2020-07-26 Running Node.js scripts from the command line

A few days ago I accidentally ran Node.js from the command line with a wrong argument. I had a script – call it myscript.js – in a directory called myscript. I typed node mys in the directory one level higher, pressed tab and ended up with node myscript/, then pressed enter and got an error (obviously). So, I then cd​‘d into the right directory and (without much thinking) pressed up twice and enter. To my surprise, the script ran.

What is going on?

I tried to find some information about it in the docs or on the Internet, but to no avail. I even did some grepping in the sources, with the same (lack of) result. So, I can only guess what is going on. My suspicion is that when Node.js gets a script filename as a parameter, it runs (the equivalent of) path.resolve on it. This means that a directory name and .. cancel out (even if the directory is non-existent – path.resolve seems not to actually look at the disk), the single-dot components are left out, the trailing slashes are removed, and if the resulting path is relative, the path to the current directory is added in front of it. Then, if the file with the constructed name exists, it is called, and if not, Node.js checks if adding .js makes it into an existing file.

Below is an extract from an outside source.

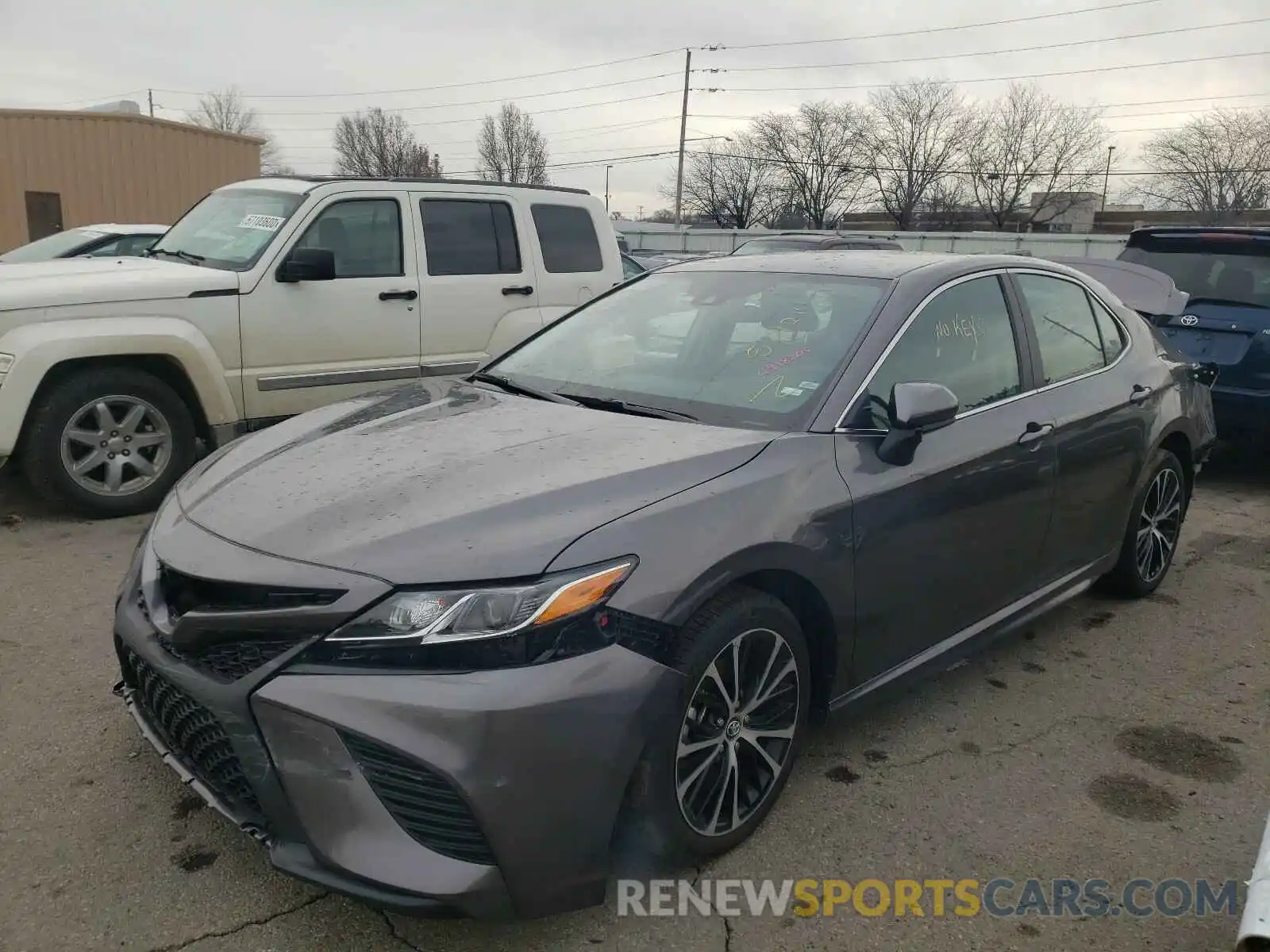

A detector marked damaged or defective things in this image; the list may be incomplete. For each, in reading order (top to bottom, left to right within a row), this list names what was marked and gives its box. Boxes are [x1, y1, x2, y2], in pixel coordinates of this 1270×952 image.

cracked front bumper [114, 510, 686, 919]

This means a few things. For instance, if you are in a directory whose sole contents is a Node.js script, called myscript.js, then any of these commands will run it:

node myscript.js
node myscript
node non_existent_dir/../myscript
node non_existent_dir/../myscript.js
node myscript.js/
node myscript.js/.

Also, you can run a script called myscript.js.js by saying node myscript.js, and if you have two files, myscript and myscript.js, then node myscript runs the former.

I’m not sure if any of this is useful to anyone, but here it is – now you know.